British character in public service announcements

Reginald Molehusband was a fictional character who starred in a public information film commissioned by the Central Office of Information and shown on British TV during the 1960s. The role of Molehusband was played by Ian Gardiner. No copy of the film is known to still exist.

Molehusband was depicted as the country's worst driver when it came to parallel-parking his Austin 1100 car. The film concluded with Reginald finally able to park the car successfully and so demonstrate the technique for the benefit of viewers.

The script reads:
"This is the story of Reginald Molehusband, married, two children, whose reverse parking was a public danger. People came from miles just to see it. Bets were laid on his performance. What he managed to miss at the back, he was sure to make up for at the front. Bus drivers and taxis changed their routes to avoid him. Until the day that Reginald Molehusband did it right. Not too close, far enough forward... come on Reggie... and reverse in slowly... come on.... and watching traffic... and park perfectly! Well done Reginald Molehusband, the safest parker in town."

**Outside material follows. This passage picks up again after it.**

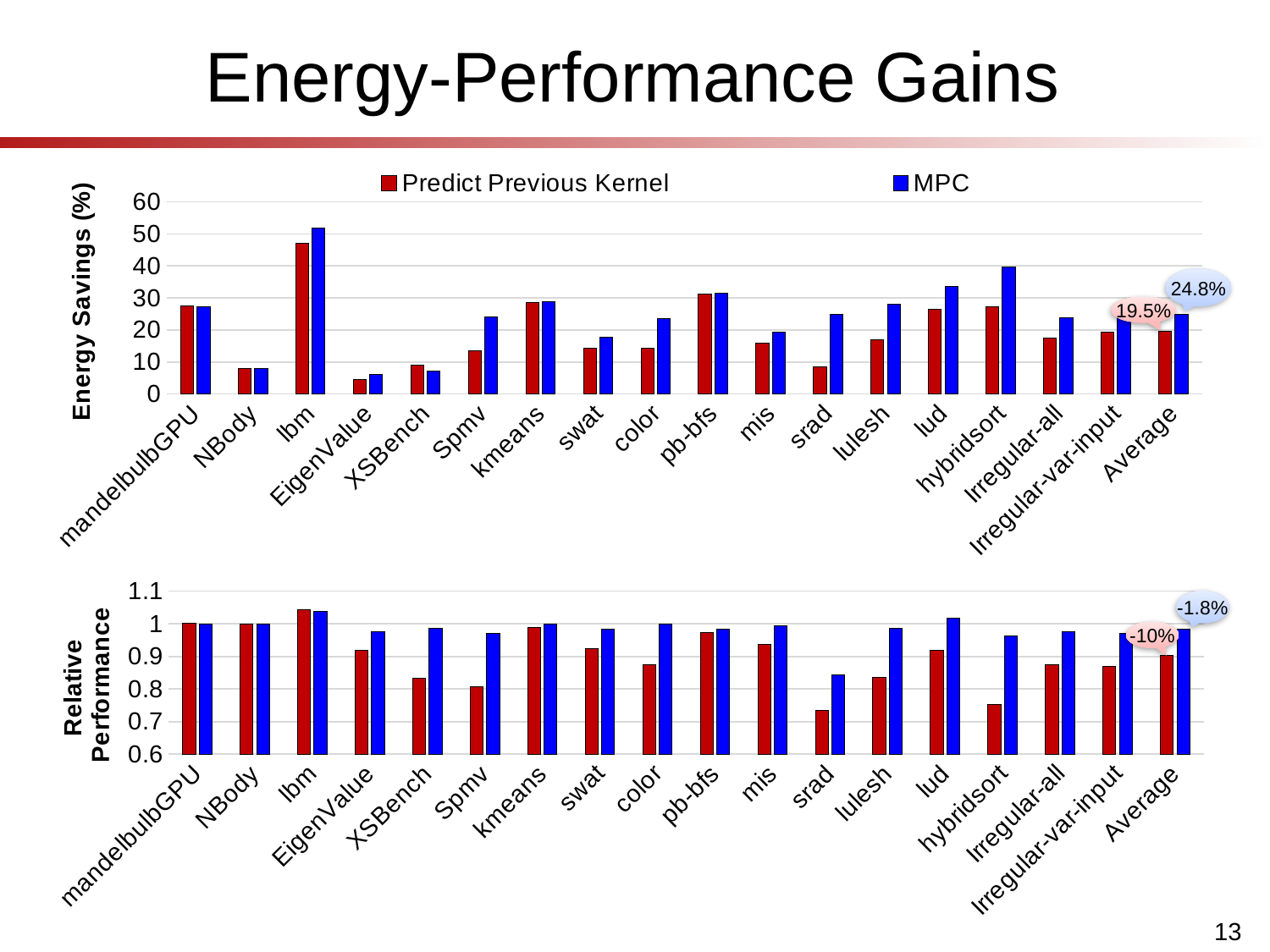
In the bottom chart (Relative Performance), is the Predict Previous Kernel value for srad greater or less than 0.8? less In the top chart (Energy Savings), what value is labelled for the Average MPC bar? 24.8% How many series does the legend of the top chart list? 2 In the top chart (Energy Savings), which category has the lowest Predict Previous Kernel value? EigenValue In the top chart (Energy Savings), what is the difference between the labelled Average values for MPC and Predict Previous Kernel? 5.3 percentage points In the top chart (Energy Savings), what value is labelled for the Average Predict Previous Kernel bar? 19.5% How many benchmark categories are shown along the x axis of the top chart (Energy Savings)? 18 In the top chart (Energy Savings), which category has the highest MPC value? lbm In the top chart (Energy Savings), is the MPC value for hybridsort greater or less than 30? greater What kind of chart is the top chart (Energy Savings)? bar chart In the bottom chart (Relative Performance), which series is drawn in blue? MPC In the top chart (Energy Savings), which is larger for srad: the MPC value or the Predict Previous Kernel value? MPC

The name of Reginald Molehusband entered common parlance in the United Kingdom to refer to any inexpert or timid driver, and "Well done, Reginald" became a humorous catchphrase uttered in mock congratulation to someone successfully completing a modest task.

Because the original film was lost, a new version was made by the BBC in 2006, again starring Gardiner, who played Reginald in the original film. A new voiceover was recorded, despite a recording of the original narration existing.